··· DATA FOR THIS EXERCISE ···
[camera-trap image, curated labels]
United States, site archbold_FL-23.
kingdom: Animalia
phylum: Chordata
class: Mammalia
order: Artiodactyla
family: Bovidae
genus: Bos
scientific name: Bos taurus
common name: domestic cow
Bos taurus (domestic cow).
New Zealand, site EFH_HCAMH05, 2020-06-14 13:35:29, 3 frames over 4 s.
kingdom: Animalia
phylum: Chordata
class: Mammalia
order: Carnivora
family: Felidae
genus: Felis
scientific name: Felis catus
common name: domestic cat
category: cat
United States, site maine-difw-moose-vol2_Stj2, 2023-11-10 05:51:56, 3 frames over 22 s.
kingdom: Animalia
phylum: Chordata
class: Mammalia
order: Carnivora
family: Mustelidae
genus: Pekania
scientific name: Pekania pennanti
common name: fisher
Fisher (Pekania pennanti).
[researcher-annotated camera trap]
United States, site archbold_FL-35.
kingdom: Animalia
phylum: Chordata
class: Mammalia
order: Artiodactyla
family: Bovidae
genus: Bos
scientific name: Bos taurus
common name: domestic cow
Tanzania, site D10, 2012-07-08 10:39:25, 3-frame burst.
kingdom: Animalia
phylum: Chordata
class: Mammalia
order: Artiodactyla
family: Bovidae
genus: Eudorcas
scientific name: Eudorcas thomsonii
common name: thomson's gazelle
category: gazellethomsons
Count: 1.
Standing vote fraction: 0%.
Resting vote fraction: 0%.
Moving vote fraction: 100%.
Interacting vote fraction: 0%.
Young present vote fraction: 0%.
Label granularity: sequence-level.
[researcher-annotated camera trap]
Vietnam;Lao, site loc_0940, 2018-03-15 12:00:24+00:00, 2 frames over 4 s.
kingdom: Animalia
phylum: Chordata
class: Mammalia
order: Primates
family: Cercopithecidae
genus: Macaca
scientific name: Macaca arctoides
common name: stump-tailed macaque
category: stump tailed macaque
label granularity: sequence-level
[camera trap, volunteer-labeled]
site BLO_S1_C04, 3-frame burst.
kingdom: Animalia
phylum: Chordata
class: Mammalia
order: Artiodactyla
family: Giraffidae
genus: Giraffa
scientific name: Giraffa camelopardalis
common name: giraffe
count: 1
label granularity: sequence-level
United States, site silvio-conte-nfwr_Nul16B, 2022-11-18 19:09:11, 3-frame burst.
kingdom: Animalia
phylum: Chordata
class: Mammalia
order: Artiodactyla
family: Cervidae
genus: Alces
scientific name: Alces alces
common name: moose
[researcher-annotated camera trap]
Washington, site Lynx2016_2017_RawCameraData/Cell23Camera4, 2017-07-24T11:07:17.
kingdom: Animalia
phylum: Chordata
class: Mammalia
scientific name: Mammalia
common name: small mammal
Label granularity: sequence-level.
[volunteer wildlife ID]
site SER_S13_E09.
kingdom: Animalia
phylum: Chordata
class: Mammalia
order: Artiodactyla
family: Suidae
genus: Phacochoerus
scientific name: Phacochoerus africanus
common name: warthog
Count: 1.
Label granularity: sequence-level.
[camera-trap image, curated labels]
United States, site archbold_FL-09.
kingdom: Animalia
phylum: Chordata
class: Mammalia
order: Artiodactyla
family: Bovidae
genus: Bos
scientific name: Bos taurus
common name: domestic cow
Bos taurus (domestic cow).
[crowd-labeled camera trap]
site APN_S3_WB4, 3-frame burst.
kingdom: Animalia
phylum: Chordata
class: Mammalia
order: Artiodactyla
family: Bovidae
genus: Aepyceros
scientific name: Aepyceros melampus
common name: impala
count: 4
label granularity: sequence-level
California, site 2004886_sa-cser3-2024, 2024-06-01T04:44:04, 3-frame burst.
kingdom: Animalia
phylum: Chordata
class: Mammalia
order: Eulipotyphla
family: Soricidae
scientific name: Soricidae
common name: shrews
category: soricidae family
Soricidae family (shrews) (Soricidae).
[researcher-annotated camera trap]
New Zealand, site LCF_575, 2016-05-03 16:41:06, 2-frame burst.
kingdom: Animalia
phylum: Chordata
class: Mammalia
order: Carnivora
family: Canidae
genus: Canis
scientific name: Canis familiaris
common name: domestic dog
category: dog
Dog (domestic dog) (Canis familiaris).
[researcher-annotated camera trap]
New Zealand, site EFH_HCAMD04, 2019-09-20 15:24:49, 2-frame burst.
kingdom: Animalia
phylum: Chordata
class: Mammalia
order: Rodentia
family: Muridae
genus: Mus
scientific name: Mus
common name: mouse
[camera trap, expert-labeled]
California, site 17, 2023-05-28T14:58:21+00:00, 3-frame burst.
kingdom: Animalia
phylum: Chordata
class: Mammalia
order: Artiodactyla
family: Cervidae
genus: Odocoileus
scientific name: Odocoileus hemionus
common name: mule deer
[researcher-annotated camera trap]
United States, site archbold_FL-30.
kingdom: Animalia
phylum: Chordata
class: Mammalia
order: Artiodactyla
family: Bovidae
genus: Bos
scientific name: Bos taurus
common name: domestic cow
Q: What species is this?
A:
···
Copy, from the lines above, each one that holds "vote".

Standing vote fraction: 0%.
Resting vote fraction: 0%.
Moving vote fraction: 100%.
Interacting vote fraction: 0%.
Young present vote fraction: 0%.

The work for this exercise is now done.